Grapes give out fruit and shade
There’s something about grapevines that’s pure magic. The way fresh leaves shine with almost an inner glow. How tendrils coil around any object in their way, including other tendrils. The energy of new shoots stretching happily for the sun, as if they could wind around the air itself and climb all the way to heaven.

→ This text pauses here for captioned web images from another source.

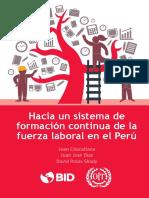 8 Hacia un sistema de formación continua de la fuerza laboral en el Perú.pdf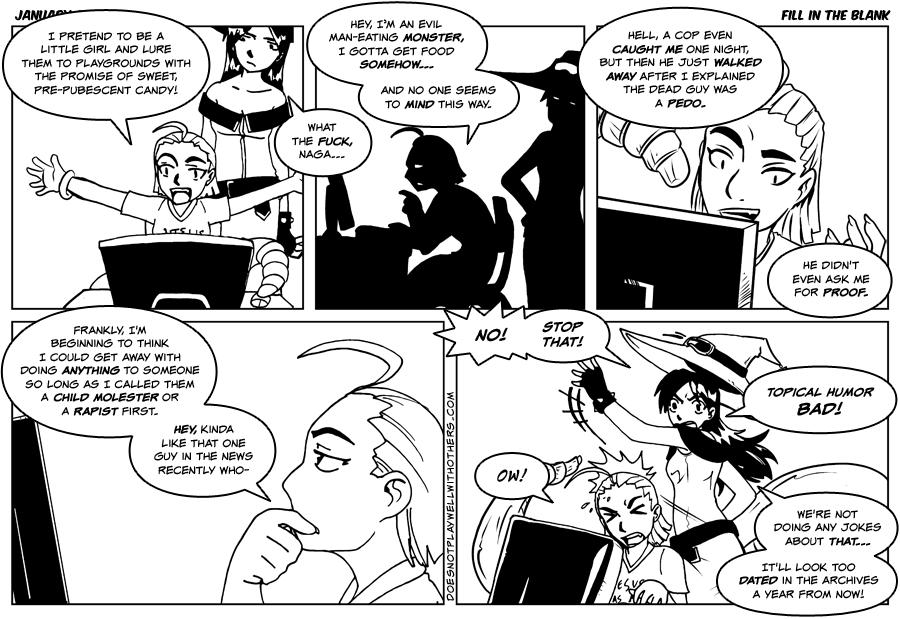 comic-2011-01-21-pwc-0005.png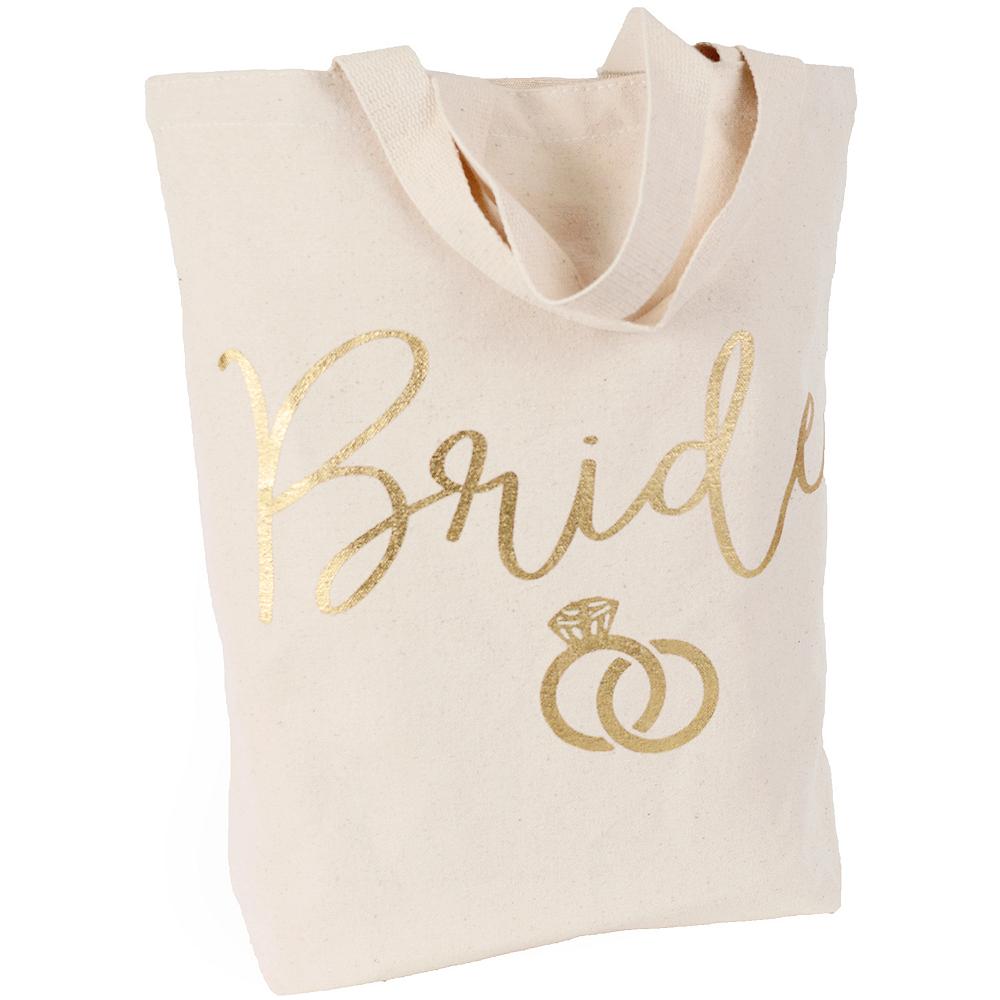 Metallic Gold Canvas Bride Bag Image #1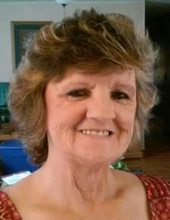 Photo of Tina Stafford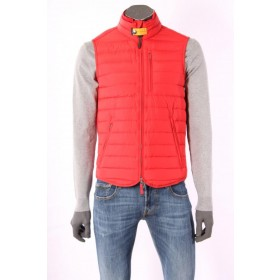 Bodywarmer Parajumpers Rood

There’s something just plain happy about these ancient plants; they’re so clearly excited about living. But what can you do with grapevines, besides wait impatiently for the grapes?
For starters, grapevines make a great garden arbor. Hardy enough to withstand our blustery Sierra zephyrs and cold-tolerant enough (with the right variety) for high desert winters, grapevines can be slow to get started but a joy once established.
If you do start an arbor, be prepared: you’ll find yourself pruning, clipping and sometimes just plain chopping to keep your arbor in shape. It’s tough to be ruthless with something so beautiful. But think kudzu: those vines will take over if you let them.
There’s a plus to all that pruning: cuttings make a wonderful accent for flower arrangements. Brilliantly emerald, graceful vines can make the simplest bouquet snap. Just toss in a few fresh clippings and wait for compliments.
Grape leaves can be a treat in their own right, too. Roll them with rice for a Greek savory called dolmas. Tender leaves can be frozen in spring for cooking all year round. And grape-leaf tea is reputed to have a wide range of properties, from improving circulation to relieving chronic fatigue syndrome. (Just be sure not to pick where plants have been sprayed).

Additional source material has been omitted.